__Exercise prompt__. Copy out every line of the data below that contains the word "white".

__Records for the task__.
════════════════

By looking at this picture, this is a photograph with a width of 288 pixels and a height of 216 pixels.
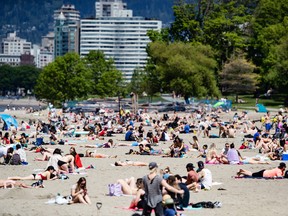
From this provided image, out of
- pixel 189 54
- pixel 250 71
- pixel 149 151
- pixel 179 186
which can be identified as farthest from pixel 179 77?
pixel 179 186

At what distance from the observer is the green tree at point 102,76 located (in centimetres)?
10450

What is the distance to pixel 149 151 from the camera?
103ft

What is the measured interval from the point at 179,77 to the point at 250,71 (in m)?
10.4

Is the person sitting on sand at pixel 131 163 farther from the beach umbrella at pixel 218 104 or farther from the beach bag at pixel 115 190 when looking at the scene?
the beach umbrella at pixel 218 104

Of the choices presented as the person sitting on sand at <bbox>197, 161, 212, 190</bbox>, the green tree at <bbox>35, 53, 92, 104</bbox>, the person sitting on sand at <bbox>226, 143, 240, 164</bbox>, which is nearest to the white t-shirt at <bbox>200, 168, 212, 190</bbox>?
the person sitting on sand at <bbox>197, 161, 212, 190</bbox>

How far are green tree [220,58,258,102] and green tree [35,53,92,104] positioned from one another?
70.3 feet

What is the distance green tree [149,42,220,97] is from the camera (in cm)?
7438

════════════════

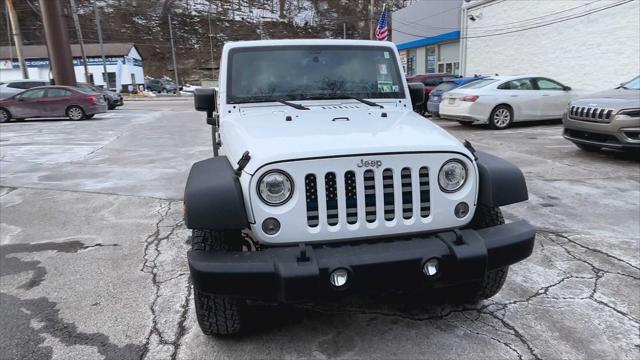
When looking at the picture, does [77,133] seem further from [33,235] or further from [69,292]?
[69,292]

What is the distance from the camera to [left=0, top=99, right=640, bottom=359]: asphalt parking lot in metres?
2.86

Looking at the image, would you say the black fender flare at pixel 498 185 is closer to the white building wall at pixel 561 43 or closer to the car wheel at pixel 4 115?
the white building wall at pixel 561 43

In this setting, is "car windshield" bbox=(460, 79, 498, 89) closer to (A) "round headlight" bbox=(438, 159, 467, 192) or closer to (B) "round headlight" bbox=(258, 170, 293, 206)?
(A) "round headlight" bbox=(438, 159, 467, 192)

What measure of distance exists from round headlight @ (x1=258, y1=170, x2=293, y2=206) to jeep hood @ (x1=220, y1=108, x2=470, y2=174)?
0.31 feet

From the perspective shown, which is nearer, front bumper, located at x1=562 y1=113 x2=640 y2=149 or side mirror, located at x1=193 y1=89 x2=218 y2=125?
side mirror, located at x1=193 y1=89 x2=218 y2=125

════════════════

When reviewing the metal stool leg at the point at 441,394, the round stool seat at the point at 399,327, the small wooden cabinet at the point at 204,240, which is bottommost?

════════════════

__Solved exercise__.
Of the choices presented as the person sitting on sand at <bbox>197, 161, 212, 190</bbox>, the green tree at <bbox>35, 53, 92, 104</bbox>, the person sitting on sand at <bbox>226, 143, 240, 164</bbox>, which is nearest to the white t-shirt at <bbox>200, 168, 212, 190</bbox>?
Looking at the image, would you say the black fender flare at pixel 498 185 is closer to the white building wall at pixel 561 43 or closer to the car wheel at pixel 4 115?
the white building wall at pixel 561 43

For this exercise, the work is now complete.